I agree with Steedman that the recent tendency to blur different kinds of labors and workers so that “unfree labor” begins to look like “free labor” and vice versa is to ignore as unimportant that “that serfdom, debt bondage, service, penal servitude, indentured service, and slavery were — and actually are — rather different conditions.” For a start, a slave woman is answerable with her body and has no way of refusing to have whatever kind of sex her master might want; she can be sold off at will. An indentured servant is much worse off than someone who can just quit (or be fired). (A contemporary trafficked woman is a new dire category for women to endure.) In the cases at hand, the person’s gender, kind of work, original status (birth), and the state of her body at the time of her work counted enormously. Whether she had young children. Prof. Steedman sums up in her article what we learn from all Lord Mansfield women in accordance with the theme of her later book: there is an
enormous and ubiquitous section of the eighteenth-century workforce, which is still almost entirely neglected by historians of eighteenth-century labour and society. They were women workers, who on the fragmentary and faint evidence of their narratives, believed that domestic work was work; that their energies (which earned them sometimes money, sometimes clothes and keep, sometimes a settlement) was exercised in some- thing called work, which arose out of the job in hand. Hannah Wright, four months or so pregnant, was sure she could ‘have done the work of her place to the end of the year’ (the year of the contract of hiring). We may dimly discern a belief in their entitlement (especially on the part of Charlotte Howe) to the major benefit that domestic service brought, inaugurated by act of parliament in 1662.100 Tabitha Reynolds and Hannah Wright may also have known what differences illegitimacy made to the legal ability of their children to inherit their mother’s settlement. And they must have known what their historians have only recently understood, that the Law of Settlement was ‘in fact, the most important branch of law, if judged by the number of lives affected and lawyers’ hours expended’ (and the reason why a manual like Burn’s Justice of the Peace ‘had to go through so many editions’, in the attempt to keep up with the high court judges’ almost daily adjustment of it) (p. 142).

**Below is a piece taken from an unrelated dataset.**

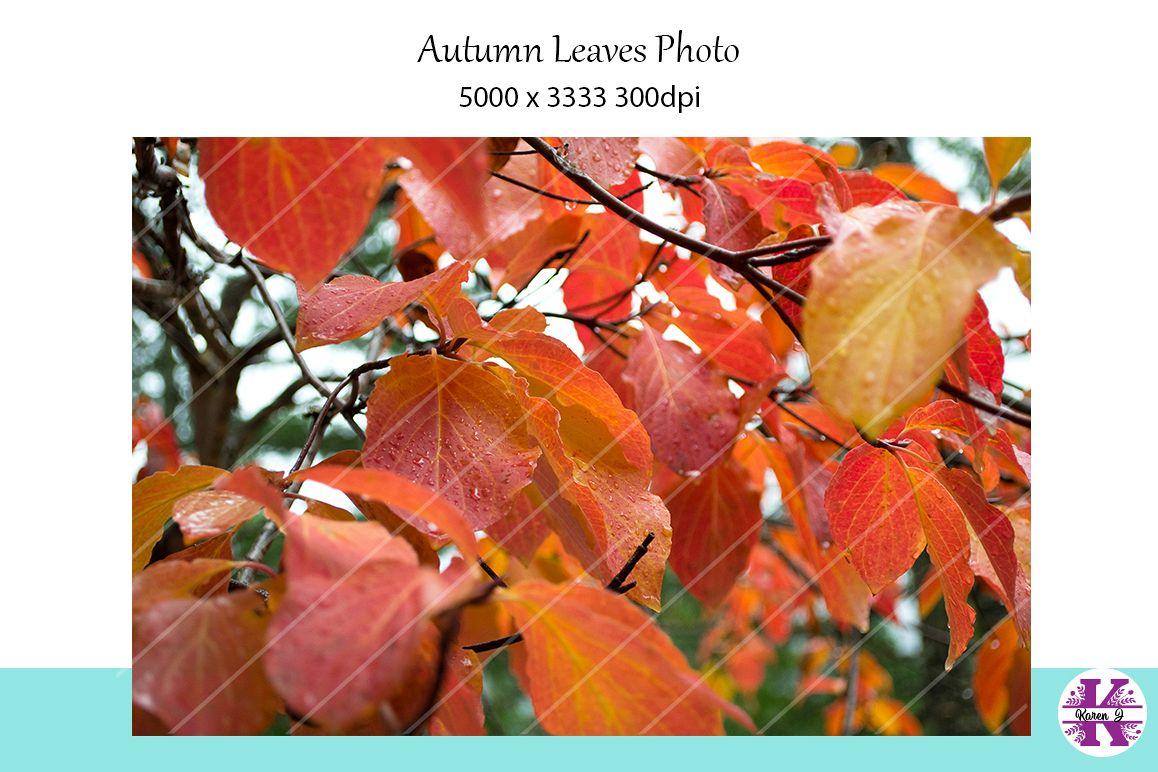 Autumn Leaves Photo example image 1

Elizabeth Murray blurred into Elizabeth Lindsay, with the white maid fixing the latter’s hair
I find myself thinking about how in the film and many a novel the crucial differences in status between the groups of women Mansfield and his male relatives married, fathered, brothered, sonned, nephewed, and the groups of women such men hired or used as slaves is repeatedly similarly blurred too. As if status and class don’t matter.
The information in Prof Steedman’s book and article bring home to us that the painting attributed to Zoffany does not show us someone who can stand for any kind of general condition of women free or slaves or servants. Elizabeth Lindsay was unusually lucky in having been able to escape the usual conditions of her combined status and gender. The favor of one rich and powerful man, Lord Mansfield, a distant uncle, did this for her. Still I wonder why she smiles in the way she does: she had to have come into contact with many more people than him. We may hope for her that the husband Lord Mansfield chose for her was after Lord Mansfield died as good to her.